La fréquence des affranchissements collectifs d'esclaves noirs
à l'occasion du décès d'un prince ou d'une princesse
révèle des effectifs relativement importants. En 1823, 177
esclaves furent affranchis à Tunis à l'occasion de la mort
d'une princesse (11).
Pour tenter une estimation globale, les quelques recensements partiels
effectués dans telle ou telle localité ou ville ne peuvent
être d'un apport décisif. Il faudrait combiner ces indications
relatives aux données fournies par les études consacrées
au commerce caravanier dans son ensemble (12).
Nous remarquons que pour l'époque moderne, les seules sources disponibles
pour le commerce caravanier sont constituées par la littérature
de voyage et les correspondances consulaires. Il en est tout à
fait autrement pour la traite négrière atlantique où
les études historiques sérielles ont bénéficié
d'une documentation quantitative abondante.
En se fondant sur les chiffres avancés par les voyageurs, Ralph
Austin a établi des moyennes pour les deux siècles derniers.
L'auteur aboutit aux estimations globales suivantes (13) :
Tunisie : 100 000
Algérie : 70 000
Maroc : 520 000
Tripoli : 430 000
Egypte : 800 000
Cependant la répartition des Noirs était
inégale selon les régions. Au sud-est, les proportions sont
assez élevées surtout dans les oasis. Certains villages
comptaient une nette majorité de Noirs, comme ceux au sud de Gabès
et dans la région des oasis. À Tunis, malgré les
apports continus, ce groupe s'est maintenu vraisemblablement dans les
proportions de la minorité qui ne dépassait pas les quelques
milliers.
L'organisation sociale dans la société traditionnelle offrait
un cadre d'organisation spécifique aux esclaves Noirs de Tunis.
Les documents d'archives nous renseignent sur les formes d'organisation
des esclaves de Tunis et le chef responsable du groupe. L'agha des Noirs
était généralement le premier eunuque du bey ; on
l'appelait souvent dans les documents Hakim al kichra assouda, ce qui
veut dire littéralement le magistrat de la peau noire ; il était
chargé de veiller sur l'ordre du groupe et de régler les
différends qui peuvent surgir entre les maîtres et esclaves
ou entre les Noirs eux-mêmes.
Ces données et témoignages confirment la relative autonomie
d'organisation dont bénéficiaient les esclaves de Tunis,
ainsi que la protection que leur assurait le pouvoir politique; une protection
qui, tout en cadrant avec les bonnes règles de conduite et de traitement
de l'esclave prescrites par l'Islam, révélait un sens aigu
du politique. En effet, en protégeant une minorité, n'est-ce
pas le dévouement inconditionnel de cette dernière que le
pouvoir s'assurait du même coup ? Surtout, que les gardes du bey
étaient depuis déjà longtemps recrutés parmi
les Noirs.

LES CONSIGNES:
**1.** Dans le texte sur les esclaves noirs de Tunis, relevez tous les territoires pour lesquels Ralph Austin donne une estimation globale.
**2.** Combien de lignes des enregistrements contiennent la chaîne "player" ? La casse compte ; répondez par le nombre seul.

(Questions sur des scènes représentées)
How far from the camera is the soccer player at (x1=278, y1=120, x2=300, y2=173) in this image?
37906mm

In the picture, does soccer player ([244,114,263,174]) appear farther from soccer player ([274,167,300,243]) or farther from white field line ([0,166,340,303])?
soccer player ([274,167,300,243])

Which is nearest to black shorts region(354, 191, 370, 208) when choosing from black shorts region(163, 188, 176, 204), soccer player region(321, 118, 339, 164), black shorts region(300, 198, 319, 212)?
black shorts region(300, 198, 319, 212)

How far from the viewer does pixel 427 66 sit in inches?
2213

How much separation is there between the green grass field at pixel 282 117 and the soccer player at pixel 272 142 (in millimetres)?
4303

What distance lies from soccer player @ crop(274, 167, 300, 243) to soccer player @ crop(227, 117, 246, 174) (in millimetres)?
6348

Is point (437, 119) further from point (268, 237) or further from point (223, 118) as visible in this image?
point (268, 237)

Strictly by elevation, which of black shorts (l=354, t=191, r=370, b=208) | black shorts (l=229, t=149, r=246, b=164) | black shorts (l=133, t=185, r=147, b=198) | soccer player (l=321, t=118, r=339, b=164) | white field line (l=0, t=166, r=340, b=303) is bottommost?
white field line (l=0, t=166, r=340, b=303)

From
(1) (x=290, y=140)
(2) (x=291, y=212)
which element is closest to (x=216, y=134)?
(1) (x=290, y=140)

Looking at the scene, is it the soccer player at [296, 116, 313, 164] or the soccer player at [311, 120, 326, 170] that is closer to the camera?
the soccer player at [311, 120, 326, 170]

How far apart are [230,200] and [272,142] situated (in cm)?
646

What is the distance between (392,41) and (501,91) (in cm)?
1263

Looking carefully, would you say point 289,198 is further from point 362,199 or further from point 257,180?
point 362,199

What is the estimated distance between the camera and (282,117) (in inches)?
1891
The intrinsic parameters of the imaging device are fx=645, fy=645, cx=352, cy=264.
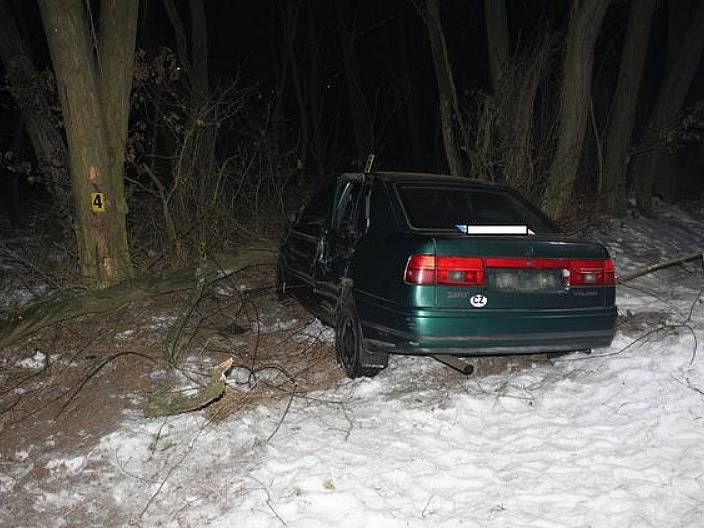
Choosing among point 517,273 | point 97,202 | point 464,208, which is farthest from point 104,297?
point 517,273

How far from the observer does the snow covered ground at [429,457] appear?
346 centimetres

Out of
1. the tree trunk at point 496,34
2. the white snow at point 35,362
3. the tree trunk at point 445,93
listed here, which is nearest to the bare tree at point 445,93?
the tree trunk at point 445,93

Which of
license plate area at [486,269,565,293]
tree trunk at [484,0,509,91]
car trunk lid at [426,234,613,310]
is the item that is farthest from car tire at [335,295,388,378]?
tree trunk at [484,0,509,91]

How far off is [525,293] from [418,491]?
1.57 m

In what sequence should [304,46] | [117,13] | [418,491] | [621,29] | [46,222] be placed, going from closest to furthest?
1. [418,491]
2. [117,13]
3. [46,222]
4. [621,29]
5. [304,46]

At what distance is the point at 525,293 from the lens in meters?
4.43

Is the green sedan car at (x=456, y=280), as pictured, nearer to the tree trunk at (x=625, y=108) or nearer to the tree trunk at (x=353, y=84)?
the tree trunk at (x=625, y=108)

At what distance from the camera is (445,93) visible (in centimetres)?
1049

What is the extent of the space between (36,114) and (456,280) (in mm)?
7614

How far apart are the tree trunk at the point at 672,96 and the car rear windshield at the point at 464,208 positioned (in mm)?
9178

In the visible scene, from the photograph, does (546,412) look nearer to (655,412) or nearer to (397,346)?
(655,412)

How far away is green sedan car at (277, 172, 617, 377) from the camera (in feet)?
14.2

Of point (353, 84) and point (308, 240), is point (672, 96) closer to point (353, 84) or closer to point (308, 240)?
point (353, 84)

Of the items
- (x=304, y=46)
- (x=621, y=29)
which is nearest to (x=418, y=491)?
(x=621, y=29)
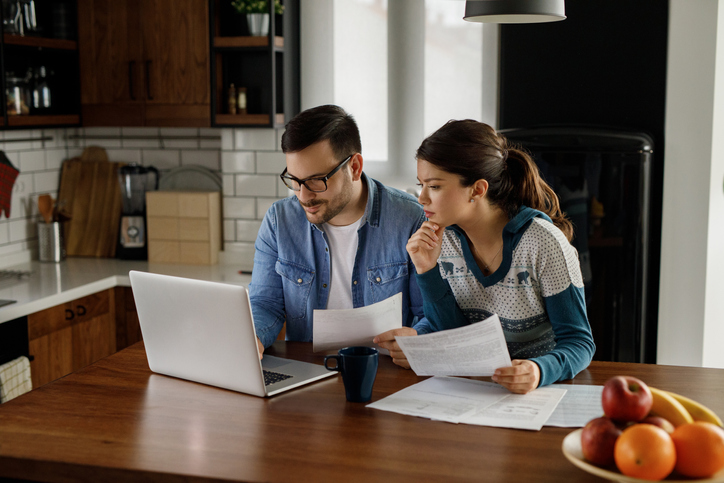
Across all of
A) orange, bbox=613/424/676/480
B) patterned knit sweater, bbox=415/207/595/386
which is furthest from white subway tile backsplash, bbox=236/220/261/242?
orange, bbox=613/424/676/480

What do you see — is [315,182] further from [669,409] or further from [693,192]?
[693,192]

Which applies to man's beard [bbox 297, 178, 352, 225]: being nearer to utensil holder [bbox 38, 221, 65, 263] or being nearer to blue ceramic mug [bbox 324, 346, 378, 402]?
blue ceramic mug [bbox 324, 346, 378, 402]

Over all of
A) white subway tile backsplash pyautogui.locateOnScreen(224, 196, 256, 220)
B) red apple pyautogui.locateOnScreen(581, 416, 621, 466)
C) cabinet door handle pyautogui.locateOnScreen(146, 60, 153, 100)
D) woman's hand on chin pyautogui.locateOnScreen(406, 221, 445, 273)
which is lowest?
red apple pyautogui.locateOnScreen(581, 416, 621, 466)

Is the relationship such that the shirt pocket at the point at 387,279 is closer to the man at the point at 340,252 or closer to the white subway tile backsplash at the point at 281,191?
the man at the point at 340,252

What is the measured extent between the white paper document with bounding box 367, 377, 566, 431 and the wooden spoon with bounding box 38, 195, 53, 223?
2.66 metres

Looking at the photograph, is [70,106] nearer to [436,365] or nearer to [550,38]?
[550,38]

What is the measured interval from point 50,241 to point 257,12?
151cm

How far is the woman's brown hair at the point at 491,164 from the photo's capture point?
1.86m

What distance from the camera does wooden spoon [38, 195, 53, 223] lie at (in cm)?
369

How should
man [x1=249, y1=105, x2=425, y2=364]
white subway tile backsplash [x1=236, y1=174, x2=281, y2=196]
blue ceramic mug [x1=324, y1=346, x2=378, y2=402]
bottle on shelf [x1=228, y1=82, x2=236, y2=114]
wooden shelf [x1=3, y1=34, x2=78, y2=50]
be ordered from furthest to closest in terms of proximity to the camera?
white subway tile backsplash [x1=236, y1=174, x2=281, y2=196] → bottle on shelf [x1=228, y1=82, x2=236, y2=114] → wooden shelf [x1=3, y1=34, x2=78, y2=50] → man [x1=249, y1=105, x2=425, y2=364] → blue ceramic mug [x1=324, y1=346, x2=378, y2=402]

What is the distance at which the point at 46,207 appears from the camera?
3.69m

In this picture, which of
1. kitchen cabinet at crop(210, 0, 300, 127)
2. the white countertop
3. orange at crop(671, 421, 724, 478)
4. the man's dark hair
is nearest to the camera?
orange at crop(671, 421, 724, 478)

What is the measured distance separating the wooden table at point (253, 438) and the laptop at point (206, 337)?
0.13 ft

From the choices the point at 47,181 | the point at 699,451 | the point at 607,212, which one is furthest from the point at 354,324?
the point at 47,181
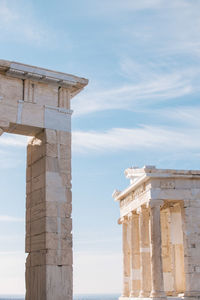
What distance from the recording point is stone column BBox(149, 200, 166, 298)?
25156 mm

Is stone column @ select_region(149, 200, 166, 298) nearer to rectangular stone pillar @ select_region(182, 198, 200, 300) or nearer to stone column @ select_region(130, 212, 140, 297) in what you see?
rectangular stone pillar @ select_region(182, 198, 200, 300)

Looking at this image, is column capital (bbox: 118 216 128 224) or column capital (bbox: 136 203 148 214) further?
column capital (bbox: 118 216 128 224)

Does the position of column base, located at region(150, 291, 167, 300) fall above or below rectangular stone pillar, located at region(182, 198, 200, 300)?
below

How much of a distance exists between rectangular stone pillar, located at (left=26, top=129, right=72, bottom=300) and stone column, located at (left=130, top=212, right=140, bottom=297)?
1473 centimetres

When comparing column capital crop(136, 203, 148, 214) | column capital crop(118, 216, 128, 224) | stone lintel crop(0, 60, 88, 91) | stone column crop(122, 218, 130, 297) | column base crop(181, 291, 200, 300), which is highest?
stone lintel crop(0, 60, 88, 91)

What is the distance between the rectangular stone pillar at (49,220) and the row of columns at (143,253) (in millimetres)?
11145

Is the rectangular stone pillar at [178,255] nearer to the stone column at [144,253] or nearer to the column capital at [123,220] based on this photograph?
the stone column at [144,253]

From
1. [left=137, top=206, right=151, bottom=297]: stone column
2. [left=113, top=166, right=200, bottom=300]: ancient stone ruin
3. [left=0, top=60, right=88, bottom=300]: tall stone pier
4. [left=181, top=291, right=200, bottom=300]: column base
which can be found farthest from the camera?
[left=137, top=206, right=151, bottom=297]: stone column

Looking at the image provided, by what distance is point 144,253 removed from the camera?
91.1ft

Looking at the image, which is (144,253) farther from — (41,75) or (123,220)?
(41,75)

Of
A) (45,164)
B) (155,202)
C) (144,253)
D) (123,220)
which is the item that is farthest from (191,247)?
(45,164)

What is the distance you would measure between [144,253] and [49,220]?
13.9m

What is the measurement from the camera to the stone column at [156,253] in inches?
990

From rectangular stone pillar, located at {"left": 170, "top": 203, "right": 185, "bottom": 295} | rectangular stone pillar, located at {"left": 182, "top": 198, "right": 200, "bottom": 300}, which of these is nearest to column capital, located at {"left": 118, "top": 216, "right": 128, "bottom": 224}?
rectangular stone pillar, located at {"left": 170, "top": 203, "right": 185, "bottom": 295}
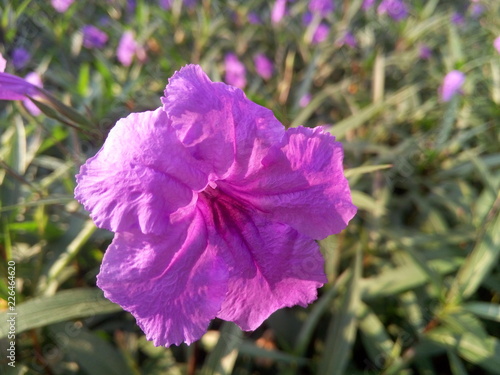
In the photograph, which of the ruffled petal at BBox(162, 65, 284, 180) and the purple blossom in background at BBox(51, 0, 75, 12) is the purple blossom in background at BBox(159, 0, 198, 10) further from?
the ruffled petal at BBox(162, 65, 284, 180)

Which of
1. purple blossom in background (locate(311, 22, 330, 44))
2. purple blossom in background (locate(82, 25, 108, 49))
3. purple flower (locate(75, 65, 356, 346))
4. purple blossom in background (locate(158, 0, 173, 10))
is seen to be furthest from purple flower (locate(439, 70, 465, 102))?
purple blossom in background (locate(82, 25, 108, 49))

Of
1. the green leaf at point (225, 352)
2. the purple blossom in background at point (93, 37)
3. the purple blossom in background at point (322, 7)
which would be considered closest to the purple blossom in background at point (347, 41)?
the purple blossom in background at point (322, 7)

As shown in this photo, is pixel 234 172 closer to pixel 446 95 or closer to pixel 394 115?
pixel 394 115

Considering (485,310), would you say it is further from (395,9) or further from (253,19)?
(395,9)

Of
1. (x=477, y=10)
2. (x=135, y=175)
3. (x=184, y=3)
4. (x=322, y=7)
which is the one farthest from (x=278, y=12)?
(x=135, y=175)

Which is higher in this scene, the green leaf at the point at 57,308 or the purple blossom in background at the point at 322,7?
the purple blossom in background at the point at 322,7

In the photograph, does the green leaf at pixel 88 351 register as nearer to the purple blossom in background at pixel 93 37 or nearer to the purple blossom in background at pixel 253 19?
the purple blossom in background at pixel 93 37
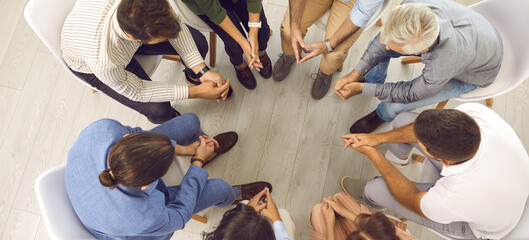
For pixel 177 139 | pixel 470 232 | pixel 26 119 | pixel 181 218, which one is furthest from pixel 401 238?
pixel 26 119

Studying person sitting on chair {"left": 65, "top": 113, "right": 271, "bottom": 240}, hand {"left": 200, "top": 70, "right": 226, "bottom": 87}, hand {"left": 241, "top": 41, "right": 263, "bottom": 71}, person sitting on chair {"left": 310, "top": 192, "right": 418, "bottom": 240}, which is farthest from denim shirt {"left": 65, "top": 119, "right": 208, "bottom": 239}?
hand {"left": 241, "top": 41, "right": 263, "bottom": 71}

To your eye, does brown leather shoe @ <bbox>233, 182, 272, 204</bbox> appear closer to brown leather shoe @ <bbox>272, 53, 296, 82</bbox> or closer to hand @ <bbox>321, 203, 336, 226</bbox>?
hand @ <bbox>321, 203, 336, 226</bbox>

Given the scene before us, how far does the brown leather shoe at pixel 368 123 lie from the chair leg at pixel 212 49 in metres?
1.09

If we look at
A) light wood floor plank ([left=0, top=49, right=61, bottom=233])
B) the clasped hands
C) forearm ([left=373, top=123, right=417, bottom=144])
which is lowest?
light wood floor plank ([left=0, top=49, right=61, bottom=233])

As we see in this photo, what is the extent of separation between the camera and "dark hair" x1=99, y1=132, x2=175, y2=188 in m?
1.18

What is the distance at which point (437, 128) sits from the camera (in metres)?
1.25

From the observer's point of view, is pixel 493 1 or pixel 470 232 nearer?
pixel 470 232

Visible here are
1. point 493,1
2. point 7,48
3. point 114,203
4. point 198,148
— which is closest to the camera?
point 114,203

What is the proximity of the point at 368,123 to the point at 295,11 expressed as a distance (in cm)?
88

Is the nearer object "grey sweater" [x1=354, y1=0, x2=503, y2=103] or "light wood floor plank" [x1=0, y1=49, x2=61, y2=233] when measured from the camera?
"grey sweater" [x1=354, y1=0, x2=503, y2=103]

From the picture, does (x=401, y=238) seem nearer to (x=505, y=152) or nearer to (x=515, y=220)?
(x=515, y=220)

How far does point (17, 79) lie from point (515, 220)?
3.05 meters

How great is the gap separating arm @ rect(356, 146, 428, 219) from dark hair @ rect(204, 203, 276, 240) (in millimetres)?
691

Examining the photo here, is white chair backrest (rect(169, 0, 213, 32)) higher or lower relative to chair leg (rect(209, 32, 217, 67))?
higher
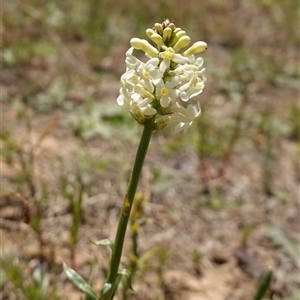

LISTE DES RÉPONSES:
**1.** Tunisie, Algérie, Maroc, Tripoli, Egypte

**2.** 9